Ya casi nos desplazábamos para El Pueblo, cuando ingresaron otras alertas: el lugar estaba prácticamente desierto, y al parecer hubo una confusión, pues el festolín en realidad se realizaría, supuestamente, en un sector de Rohrmoser conocido como El Pueblo. Al ser propiedad privada, no había mucho qué hacer, de manera que nos trasladamos a Purral de Goicoechea, donde el propio ministro Soto dirigió algunas requisas en el sector de El Matadero.

No hubo “positivos”, como llaman ellos, pero fue inevitable observar a algunos habitantes de las barriadas un tanto (o muy) sorprendidos al observar tanto al ministro como al director de la Fuerza Pública, reforzando las filas de los muchachos como lo que son, parte del equipo.

Pasada la una de la madrugada, y con muchas otras historias entre pecho y espalda que el espacio no nos permite contar, llegué a mi casa escoltadísima por varios oficiales quienes, por supuesto, esperaron con toda paciencia que abriera los dos portones de los apartamentos, y también la puerta de la casa.

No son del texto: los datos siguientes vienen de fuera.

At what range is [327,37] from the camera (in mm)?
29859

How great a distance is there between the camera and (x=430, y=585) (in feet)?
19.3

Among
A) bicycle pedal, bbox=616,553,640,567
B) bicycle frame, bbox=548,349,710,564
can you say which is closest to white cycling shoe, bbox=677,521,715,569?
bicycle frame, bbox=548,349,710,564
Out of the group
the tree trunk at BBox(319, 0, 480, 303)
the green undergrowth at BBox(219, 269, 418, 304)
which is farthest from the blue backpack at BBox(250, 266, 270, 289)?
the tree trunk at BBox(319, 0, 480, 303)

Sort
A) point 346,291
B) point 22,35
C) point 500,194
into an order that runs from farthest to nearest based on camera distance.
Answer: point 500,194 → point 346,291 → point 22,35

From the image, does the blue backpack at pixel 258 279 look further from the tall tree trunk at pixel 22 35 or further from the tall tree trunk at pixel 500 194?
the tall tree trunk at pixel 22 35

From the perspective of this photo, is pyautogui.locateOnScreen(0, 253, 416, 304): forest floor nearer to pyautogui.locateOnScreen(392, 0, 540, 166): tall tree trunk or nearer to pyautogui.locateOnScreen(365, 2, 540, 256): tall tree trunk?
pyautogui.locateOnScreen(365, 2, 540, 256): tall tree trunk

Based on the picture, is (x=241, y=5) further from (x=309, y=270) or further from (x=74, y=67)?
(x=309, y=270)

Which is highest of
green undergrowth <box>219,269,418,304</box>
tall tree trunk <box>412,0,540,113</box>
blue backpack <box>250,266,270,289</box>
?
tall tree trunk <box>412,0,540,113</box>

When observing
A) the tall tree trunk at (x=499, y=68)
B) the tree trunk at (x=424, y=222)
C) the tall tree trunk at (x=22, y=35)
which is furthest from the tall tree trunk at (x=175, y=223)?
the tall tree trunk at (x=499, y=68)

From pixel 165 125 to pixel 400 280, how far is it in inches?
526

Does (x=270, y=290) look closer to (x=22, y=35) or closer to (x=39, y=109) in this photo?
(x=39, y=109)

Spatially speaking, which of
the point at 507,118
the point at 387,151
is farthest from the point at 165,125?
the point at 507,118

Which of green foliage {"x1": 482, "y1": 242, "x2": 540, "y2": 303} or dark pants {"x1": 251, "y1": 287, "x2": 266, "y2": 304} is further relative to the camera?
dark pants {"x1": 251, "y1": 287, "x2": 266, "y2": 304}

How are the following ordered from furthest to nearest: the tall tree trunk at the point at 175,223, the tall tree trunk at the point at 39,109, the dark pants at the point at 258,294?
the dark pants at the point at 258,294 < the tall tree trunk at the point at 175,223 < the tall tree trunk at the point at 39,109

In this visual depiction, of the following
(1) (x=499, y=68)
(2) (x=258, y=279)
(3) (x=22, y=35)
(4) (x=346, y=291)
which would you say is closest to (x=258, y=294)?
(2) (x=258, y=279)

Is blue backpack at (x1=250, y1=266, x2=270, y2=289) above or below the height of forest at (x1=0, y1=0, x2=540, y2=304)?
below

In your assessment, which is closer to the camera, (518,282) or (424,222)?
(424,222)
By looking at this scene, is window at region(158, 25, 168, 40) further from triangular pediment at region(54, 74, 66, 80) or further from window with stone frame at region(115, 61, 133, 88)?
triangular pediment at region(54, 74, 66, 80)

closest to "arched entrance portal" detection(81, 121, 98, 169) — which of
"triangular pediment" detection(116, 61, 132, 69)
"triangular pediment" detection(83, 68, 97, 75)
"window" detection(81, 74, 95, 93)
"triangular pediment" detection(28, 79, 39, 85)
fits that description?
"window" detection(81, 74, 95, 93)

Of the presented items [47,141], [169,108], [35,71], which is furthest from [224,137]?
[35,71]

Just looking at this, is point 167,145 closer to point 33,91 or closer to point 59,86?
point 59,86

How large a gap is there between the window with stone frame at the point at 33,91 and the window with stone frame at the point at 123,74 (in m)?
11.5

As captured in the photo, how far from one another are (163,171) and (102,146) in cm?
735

Estoy segura de que se quedaron afuera, esperando a que se encendieran las luces.

Así, cada quien partió para su morada. Yo, totalmente agotada pero también fascinada con lo vivido, me di una ducha caliente y caí como una piedra.

En la madrugada, eso sí, desperté de un salto tras soñar cómo llegaba yo sola, con traje de oficial y el chaleco más pesado que nunca, y me plantaba tarde en la noche, sola ante un grupo de muchachos en la calle ancha que lleva a Ipís y como la más empoderada, les dije: “A ver muchachos ¡papeles!”